Sens. Dianne Feinstein and Alex Padilla joined Long Beach Rep. Robert Garcia in appealing Thursday to the Environmen­tal Protection Agency for help with the former Exide Technologi­es plant cleanup, the Los Angeles

Times reported.

The plant in Vernon is the source of the largest and most costly cleanup in California history. The letter by the three Democrats said EPA should designate the plant a Superfund site to get the necessary funds to cleanup lead from as many as 10,000 properties.

The letter cited a Los Angeles Times report that said research showed soil in the yards of 73 of 93 remediated homes had lead concentrat­ions over the state health limit.
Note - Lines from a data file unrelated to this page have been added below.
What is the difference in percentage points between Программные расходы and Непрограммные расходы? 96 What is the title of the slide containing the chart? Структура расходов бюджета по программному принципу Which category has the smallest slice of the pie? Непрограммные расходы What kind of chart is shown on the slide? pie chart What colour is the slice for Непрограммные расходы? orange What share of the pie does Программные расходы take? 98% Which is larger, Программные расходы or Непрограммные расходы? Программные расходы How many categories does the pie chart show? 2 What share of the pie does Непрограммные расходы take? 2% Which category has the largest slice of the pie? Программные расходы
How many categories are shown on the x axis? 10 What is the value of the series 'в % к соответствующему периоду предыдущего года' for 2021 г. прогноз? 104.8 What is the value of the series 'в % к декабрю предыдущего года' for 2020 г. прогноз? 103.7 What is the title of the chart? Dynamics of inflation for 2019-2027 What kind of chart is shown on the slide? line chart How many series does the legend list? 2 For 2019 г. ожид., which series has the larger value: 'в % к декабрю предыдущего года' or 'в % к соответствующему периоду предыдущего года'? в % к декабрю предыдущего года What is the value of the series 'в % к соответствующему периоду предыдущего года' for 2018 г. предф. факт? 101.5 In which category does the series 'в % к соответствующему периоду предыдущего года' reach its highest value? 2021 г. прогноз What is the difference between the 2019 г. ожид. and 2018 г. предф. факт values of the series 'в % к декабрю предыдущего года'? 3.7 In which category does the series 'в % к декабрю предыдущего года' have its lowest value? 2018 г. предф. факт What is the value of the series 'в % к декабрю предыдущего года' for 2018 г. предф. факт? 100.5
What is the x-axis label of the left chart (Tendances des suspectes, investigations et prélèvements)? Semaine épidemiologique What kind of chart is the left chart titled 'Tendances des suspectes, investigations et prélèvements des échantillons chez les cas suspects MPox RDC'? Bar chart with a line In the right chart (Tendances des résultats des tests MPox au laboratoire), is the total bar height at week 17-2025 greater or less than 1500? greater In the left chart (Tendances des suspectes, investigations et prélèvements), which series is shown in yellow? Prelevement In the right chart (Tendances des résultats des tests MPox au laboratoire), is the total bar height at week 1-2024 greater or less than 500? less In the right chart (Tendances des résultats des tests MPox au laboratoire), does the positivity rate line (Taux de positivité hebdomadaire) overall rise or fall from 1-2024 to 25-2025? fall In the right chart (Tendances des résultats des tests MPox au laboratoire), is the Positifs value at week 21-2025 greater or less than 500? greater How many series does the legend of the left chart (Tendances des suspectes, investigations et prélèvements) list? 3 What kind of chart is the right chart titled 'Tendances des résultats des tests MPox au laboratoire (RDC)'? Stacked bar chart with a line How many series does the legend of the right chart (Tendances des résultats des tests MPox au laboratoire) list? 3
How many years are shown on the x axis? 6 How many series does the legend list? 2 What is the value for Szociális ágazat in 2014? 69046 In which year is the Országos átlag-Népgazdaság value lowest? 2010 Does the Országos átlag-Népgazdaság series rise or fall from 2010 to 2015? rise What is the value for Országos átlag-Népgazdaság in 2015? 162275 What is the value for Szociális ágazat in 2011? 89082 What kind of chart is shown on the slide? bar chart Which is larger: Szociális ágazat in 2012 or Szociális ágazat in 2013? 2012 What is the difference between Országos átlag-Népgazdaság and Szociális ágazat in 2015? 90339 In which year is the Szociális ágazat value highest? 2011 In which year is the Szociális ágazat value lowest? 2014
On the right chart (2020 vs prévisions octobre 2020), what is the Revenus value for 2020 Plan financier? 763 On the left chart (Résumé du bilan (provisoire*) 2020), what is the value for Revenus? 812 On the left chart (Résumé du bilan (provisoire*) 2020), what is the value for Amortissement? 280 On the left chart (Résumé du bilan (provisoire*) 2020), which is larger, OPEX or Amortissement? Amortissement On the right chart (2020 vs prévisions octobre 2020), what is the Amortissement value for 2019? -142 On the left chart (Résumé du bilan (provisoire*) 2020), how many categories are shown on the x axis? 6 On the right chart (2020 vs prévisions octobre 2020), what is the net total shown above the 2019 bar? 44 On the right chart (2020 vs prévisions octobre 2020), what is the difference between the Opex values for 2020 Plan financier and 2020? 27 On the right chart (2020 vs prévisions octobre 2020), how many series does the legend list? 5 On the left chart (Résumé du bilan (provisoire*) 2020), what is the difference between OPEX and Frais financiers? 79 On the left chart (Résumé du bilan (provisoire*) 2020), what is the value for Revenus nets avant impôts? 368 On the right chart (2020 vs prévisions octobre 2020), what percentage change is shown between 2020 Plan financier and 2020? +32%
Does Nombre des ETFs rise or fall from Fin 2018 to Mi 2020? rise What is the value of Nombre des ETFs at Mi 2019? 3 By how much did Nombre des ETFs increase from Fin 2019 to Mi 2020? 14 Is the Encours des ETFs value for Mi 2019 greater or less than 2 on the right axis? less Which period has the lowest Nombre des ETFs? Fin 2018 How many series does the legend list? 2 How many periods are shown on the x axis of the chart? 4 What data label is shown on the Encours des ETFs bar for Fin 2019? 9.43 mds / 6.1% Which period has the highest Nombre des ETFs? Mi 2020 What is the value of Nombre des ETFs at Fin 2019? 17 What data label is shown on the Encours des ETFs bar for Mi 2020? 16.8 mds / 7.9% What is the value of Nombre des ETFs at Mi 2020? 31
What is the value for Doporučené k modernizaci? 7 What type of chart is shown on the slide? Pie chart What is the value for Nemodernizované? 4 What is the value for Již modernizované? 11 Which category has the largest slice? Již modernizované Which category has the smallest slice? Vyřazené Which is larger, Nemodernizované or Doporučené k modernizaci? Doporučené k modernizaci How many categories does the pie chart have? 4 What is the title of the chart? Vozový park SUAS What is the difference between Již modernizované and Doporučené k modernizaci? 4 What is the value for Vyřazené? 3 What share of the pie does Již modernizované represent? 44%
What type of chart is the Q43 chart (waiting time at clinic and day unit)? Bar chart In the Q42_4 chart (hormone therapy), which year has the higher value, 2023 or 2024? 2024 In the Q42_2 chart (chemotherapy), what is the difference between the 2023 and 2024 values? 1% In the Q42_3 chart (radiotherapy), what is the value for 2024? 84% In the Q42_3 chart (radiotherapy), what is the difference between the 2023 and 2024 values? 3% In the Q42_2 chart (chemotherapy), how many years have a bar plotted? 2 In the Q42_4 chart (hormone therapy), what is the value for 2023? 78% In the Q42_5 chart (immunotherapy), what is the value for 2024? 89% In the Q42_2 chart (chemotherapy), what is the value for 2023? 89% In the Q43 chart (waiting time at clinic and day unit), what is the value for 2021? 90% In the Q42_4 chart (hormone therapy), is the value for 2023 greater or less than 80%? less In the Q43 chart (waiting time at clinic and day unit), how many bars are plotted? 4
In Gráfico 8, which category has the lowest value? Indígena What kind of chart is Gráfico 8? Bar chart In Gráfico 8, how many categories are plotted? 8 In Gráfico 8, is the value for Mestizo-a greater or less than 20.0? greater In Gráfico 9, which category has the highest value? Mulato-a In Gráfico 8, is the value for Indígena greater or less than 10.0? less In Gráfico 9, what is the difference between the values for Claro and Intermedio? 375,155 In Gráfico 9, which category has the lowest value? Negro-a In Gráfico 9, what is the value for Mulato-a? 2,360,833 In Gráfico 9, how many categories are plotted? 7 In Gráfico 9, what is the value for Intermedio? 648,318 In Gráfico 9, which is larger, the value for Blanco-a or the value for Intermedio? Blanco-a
In 22 of those homes, at least one sample exceeded the threshold fivefold.

The state is currently overseeing the $750-million remediatio­n effort and has, so far, spent more than $336 million to remediate nearly 4,400 properties.

“It is clear that only the federal government has the capacity to resolve this crisis,” the lawmakers wrote to EPA Administra­tor Michael Regan. “We believe the severity of the crisis, the failure of past remediatio­n efforts to create healthy communitie­s, and the risk to public health requires assistance from the EPA and the resources available under the Superfund program.”

The plant operated near the Los Angeles River for nearly a century and was cited by local, state and federal officials for violating hazardous waste laws by emitting too much lead and arsenic around the plant and on highways where its trucks traveled. Exide Technologi­es acquired the plant in 2000 and ran it until 2015.